▸ **Exercise directions**
In the passage about a possible Israel–Sudan peace treaty below, what identity shift is Sudan said to be going through?

▸ **Passage provided**
○ ○ ○ ○

Apparently, when true policy shifts occur, they do so behind the smokescreen of media demagoguery and populist propaganda.
All the signs on the board indicate it’s about to happen. That within a few days, Israel will sign a peace treaty with Sudan, one of the largest and most important countries in Africa. So say sources in Jerusalem, whose sources are currently in the heart of Sudan.
We should revisit the past again. Sudan was among “our worst enemies,” as described by those intimately familiar with the history on the ground.
Al-Qaida founder Osama Bin-Laden resided there. First and foremost, Sudan was a terrorist hub used by al-Qaida and Iran to target moderate Muslims.
This is an achievement that Prime Minister Benjamin Netanyahu has spearheaded and cultivated for years. It’s the hat trick of the decade – two treaties in the Persian Gulf and one in Africa. Sudan is a classic Arab peripheral country, similar to Iraq, and peace with it will not only improve Israel’s standing but make it a key player in the Middle East. Not necessarily in terms of the Arab-Iranian conflict, but in terms of Israel’s economic and technological prowess and its capabilities in the fields of agricultural and water development.
Apparently, when true policy shifts occur, they do so behind the smokescreen of media demagoguery and populist propaganda – a clumsy effort to cast a fog over important historical information. But it’s better this way, through an arduous road, coronavirus pandemic and insane opposition, rather than a ceremonial and festive facade of peace for the masses to consume, with doves flying and speeches written by journalists-cum-political advisers. Such ceremonies have tended to be washed away by blood.
Sudan, on the brink of signing an accord with us, is a gigantic country in the midst of an identity shift. It is becoming less Arab and more African. This was a gradual process. The Sudanese didn’t want a treaty with Israel to be the result of American pressure. The Americans accepted their approach and said, “We’ll remove you from the list of state sponsors of terror, and you will reach an agreement with Israel in your own good time.”

○ ○ ○ ○

▸ **Record excerpts**
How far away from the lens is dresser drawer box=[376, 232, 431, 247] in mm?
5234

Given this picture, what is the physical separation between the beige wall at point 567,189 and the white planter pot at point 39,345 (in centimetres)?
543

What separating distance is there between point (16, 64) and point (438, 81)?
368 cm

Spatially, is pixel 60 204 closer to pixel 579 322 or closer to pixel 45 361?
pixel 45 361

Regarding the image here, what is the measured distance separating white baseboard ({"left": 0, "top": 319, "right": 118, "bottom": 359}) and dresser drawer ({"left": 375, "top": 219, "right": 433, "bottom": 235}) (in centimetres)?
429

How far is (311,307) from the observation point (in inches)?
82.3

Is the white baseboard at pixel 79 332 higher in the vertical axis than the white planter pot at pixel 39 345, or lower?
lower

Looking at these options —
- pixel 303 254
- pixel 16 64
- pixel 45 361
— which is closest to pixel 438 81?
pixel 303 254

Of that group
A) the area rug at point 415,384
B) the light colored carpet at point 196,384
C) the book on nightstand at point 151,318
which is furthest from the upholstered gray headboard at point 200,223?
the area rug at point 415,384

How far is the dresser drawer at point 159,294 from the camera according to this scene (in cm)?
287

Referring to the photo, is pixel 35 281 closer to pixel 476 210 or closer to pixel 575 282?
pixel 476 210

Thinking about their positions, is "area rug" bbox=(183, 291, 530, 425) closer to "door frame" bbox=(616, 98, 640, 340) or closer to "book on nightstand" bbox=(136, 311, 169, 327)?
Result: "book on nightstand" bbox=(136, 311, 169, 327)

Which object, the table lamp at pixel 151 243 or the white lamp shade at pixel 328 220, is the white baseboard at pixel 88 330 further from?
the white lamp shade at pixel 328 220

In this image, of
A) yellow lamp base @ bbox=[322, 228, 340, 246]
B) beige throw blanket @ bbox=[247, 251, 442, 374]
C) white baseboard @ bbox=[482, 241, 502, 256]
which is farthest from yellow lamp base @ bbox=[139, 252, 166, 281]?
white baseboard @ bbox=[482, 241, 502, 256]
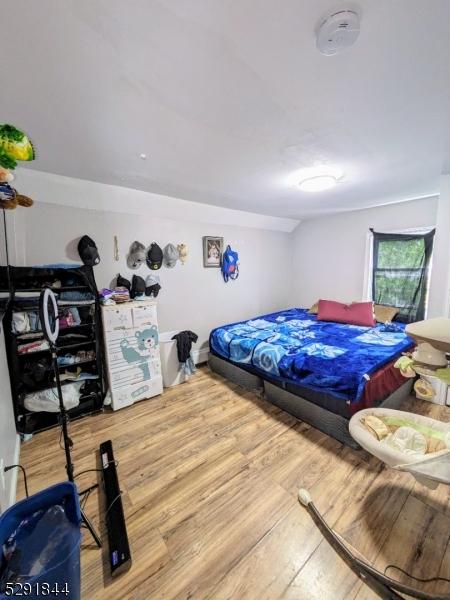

○ ○ ○ ○

▸ **Result**
Sudan is becoming less Arab and more African.